BELOW THE LINE
HALL, PRIMES, JUR AND BARRETT
TAKE TOP HONORS FROM ASC
By Bob Fisher
Conrad L. Hall, ASC took top honors at the 17th Annual American Society of Cinematographers (ASC) Outstanding Achievement Awards in the feature film competition for Road to Perdition. His son Conrad W. Hall accepted the award. It was one of several emotional homages to Hall who died on January 4.
Andy Garica, who worked with Hall on Jennifer 8, opened the show by sharing his memories of Hall using a handheld umbrella to paint with dabs of reflected light to reveal glimpses of faces in a movie where the main character was blind.
The other feature film nominees were Michael Ballhaus, ASC (Gangs of New York), Pawel Edelman (The Pianist), Ed Lachman, ASC (Far From Heaven) and Rodrigo Prieto, ASC (Frida). Presenter Lucy Liu observed, “There is no simple way to recognize or even define great cinematography… Each of these films was a singular, artistic achievement.”
ASC President Richard Crudo remarked, “Conrad Hall taking top honors four times in 17 years is a remarkable and unparalleled achievement. He was a great artist who blazed new trails and inspired many filmmakers around the world.”
Crudo announced that a star on the Hollywood Walk of Fame would be dedicated to Hall on May 1. He thanked Hollywood’s honorary mayor Johnny Grant for championing Hall and Kodak for sponsoring the tribute. Crudo invited the audience to attend the ceremony, which will be capped by a reception at the ASC clubhouse.
Outstanding Achievement Awards in television were presented to Robert Primes, ASC, who won the episodic television category for MDs; Michael Barrett, who won the broadcast television competition for movies/miniseries/pilot for the pilot of C.S.I. Miami; and Jeffrey Jur, ASC who won the cable television movie/miniseries/pilot competition for Last Call.
The organization made history when Janusz Kaminski, ASC presented the International Achievement award to Witold Sobocinski, PSC. It was the first time ASC has honored a cinematographer, whose principal body of work was compiled in Eastern Europe. Ralph Woolsey, ASC, a veteran cinematographer, who worked mainly in the television realm (Maverick, Cheyenne, Sunset Strip, etc), received the President’s Award from Robert Wagner, who collaborated with him on the classic TV series It Takes a Thief.
ASC also honored a Roger Ebert with special tribute. The presentation was made by Haskell Wexler, ASC who cited Ebert’s focus on the artistic value of films rather than the results of the weekly race at the box-office. Ebert turned the tables by announcing that he would feature Wexler’s Medium Cool at his “forgotten films” festival in Illinois.
The evening ended on an emotional high when Bill Butler, ASC (Jaws, Grease, The Conversation, etc) received the ASC Lifetime Achievement Award. The presenter was Bill Paxton who directed and stared in Frailty, a 2002 thriller shot by Butler. Paxton noted that Butler made the transition to shooting narrative films when he was 40 years old “because he wanted to make a difference in the world.”
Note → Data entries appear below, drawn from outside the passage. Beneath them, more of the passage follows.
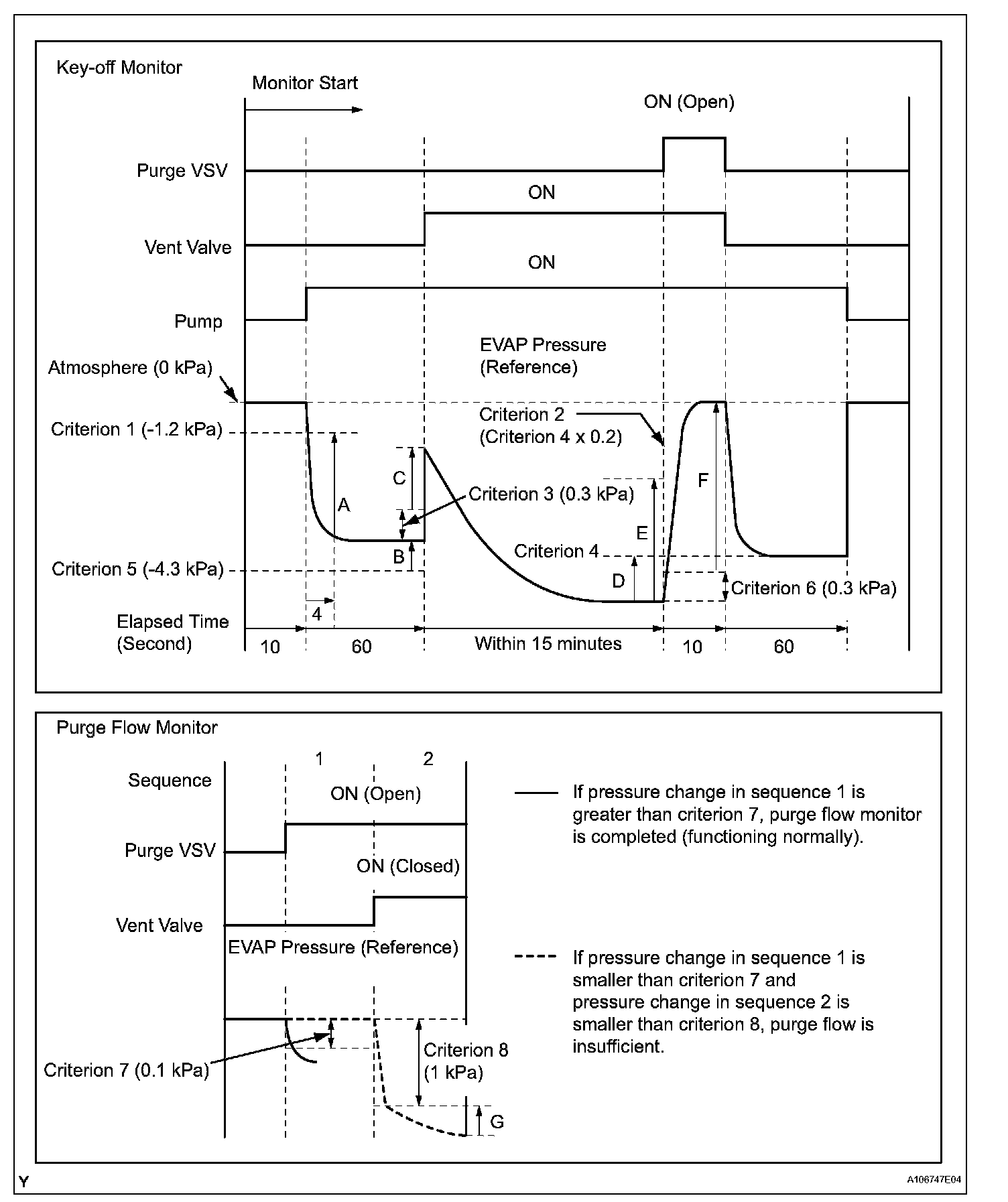 Key-off Monitor

Monitor Start

ON (Open)

Purge VSV

ON

Vent Valve

ON

Pump

EVAP Pressure (Reference)

Atmosphere (0 kPa)

Criterion 1 (-1.2 kPa)

Criterion 2 (Criterion 4 x 0.2)

C

A

Criterion 3 (0.3 kPa)

F

E

B

Criterion 4

Criterion 5 (-4.3 kPa)

D

Criterion 6 (0.3 kPa)

4

Elapsed Time (Second)

10

60

Within 15 minutes

10

60

Purge Flow Monitor

1

2

Sequence

ON (Open)

Purge VSV

ON (Closed)

Vent Valve

EVAP Pressure (Reference)

Criterion 7 (0.1 kPa)

Criterion 8 (1 kPa)

G

If pressure change in sequence 1 is greater than criterion 7, purge flow monitor is completed (functioning normally).

If pressure change in sequence 1 is smaller than criterion 7 and pressure change in sequence 2 is smaller than criterion 8, purge flow is insufficient.

Y

A106747E04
Butler seized the opportunity to caution young filmmakers not to be seduced by marketing hype. He said cinematographers are always among the first to embrace new tools and add them to their palettes, but Butler noted that there is a distinct difference between the emotional qualities of film and digital images today. He said that difference affects the audience’s perceptions of stories and characters.
The organization also gave a nod to the future with the presentation of The John Seitz Heritage Award to film students Masanobu Takayanagi (American Film Institute) and Zack Resnicoff (New York University), by ASC Education Chairman Laszlo Kovacs, ASC. “Your education is just beginning,” Kovacs said. “You have to dedicate yourself to being students for life and never giving up on yourselves or your dreams.”